* **Цель задания**: Продублируйте все строки ниже без каких-либо изменений, не включая в ответ изображения.

--

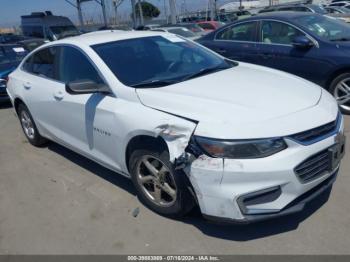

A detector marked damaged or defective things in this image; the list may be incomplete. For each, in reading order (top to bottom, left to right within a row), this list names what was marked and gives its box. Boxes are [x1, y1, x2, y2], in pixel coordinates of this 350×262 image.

crumpled hood [136, 63, 336, 139]
broken headlight [194, 136, 288, 159]
damaged bumper [185, 131, 344, 223]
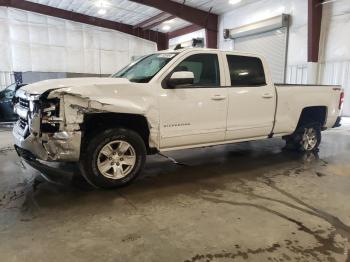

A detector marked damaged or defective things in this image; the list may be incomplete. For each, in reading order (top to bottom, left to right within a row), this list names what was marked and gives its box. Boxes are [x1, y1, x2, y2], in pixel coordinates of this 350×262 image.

crumpled hood [19, 77, 131, 95]
damaged front end [13, 88, 81, 162]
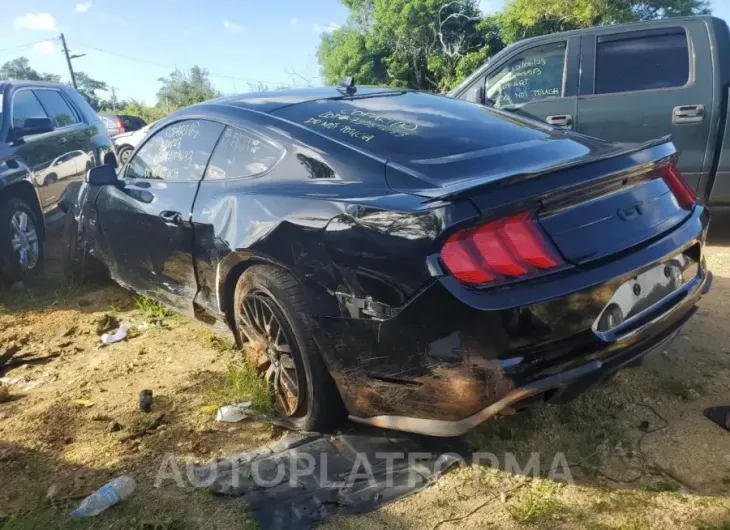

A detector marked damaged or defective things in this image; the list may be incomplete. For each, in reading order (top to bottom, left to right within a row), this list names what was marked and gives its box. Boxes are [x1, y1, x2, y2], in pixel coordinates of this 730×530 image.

broken body panel [59, 87, 708, 434]
rear bumper damage [314, 204, 712, 436]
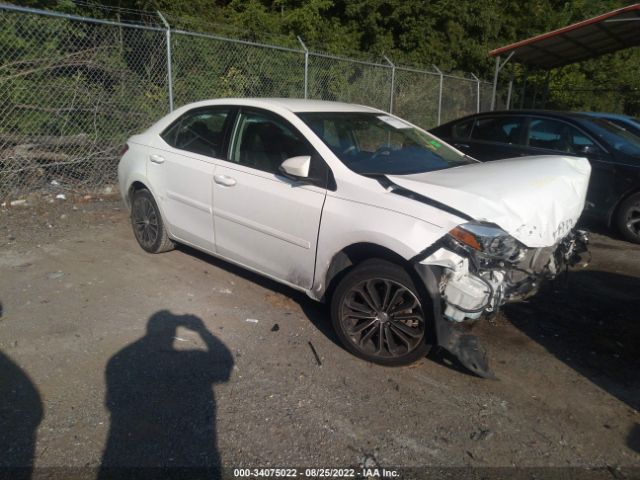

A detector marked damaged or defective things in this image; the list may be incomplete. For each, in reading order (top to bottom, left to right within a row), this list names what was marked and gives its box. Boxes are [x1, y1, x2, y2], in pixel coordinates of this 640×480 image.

damaged white sedan [119, 98, 592, 378]
broken headlight [448, 222, 524, 260]
crumpled front end [416, 223, 592, 376]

--

* **Результат упражнения**:
A detector marked damaged or defective things in this image; the list may be incomplete. For each, in reading order (top to bottom, left to right within a row), this list names what was marked and gives its box. Boxes are [x1, y1, x2, y2], in pixel coordinates of this 350×262 image.

crumpled hood [136, 63, 336, 139]
broken headlight [194, 136, 288, 159]
damaged bumper [185, 131, 344, 223]

A detector marked damaged or defective things in this image; the list may be incomplete. For each, in reading order (top to bottom, left to right within a row), this list names what was marked and gives its box. Boxes are [x1, y1, x2, y2], in pixel coordinates of this 350×262 image.

crumpled hood [19, 77, 131, 95]
damaged front end [13, 88, 81, 162]

A detector marked damaged or defective things in this image; the list may be incomplete. For each, in reading order (top to bottom, left to right within a row), this list names what was marked and gives its box. Boxes are [x1, y1, x2, y2], in pixel coordinates of this 730×530 image.

broken body panel [59, 87, 708, 434]
rear bumper damage [314, 204, 712, 436]

A detector marked damaged or defective things in this image; the list may be incomplete. For each, in reading order (top to bottom, left to right within a row), this list names what was marked and gives its box. Boxes are [x1, y1, x2, y2], in pixel coordinates of this 640×480 image.

damaged white sedan [119, 98, 592, 378]
broken headlight [448, 222, 524, 260]
crumpled front end [416, 223, 592, 376]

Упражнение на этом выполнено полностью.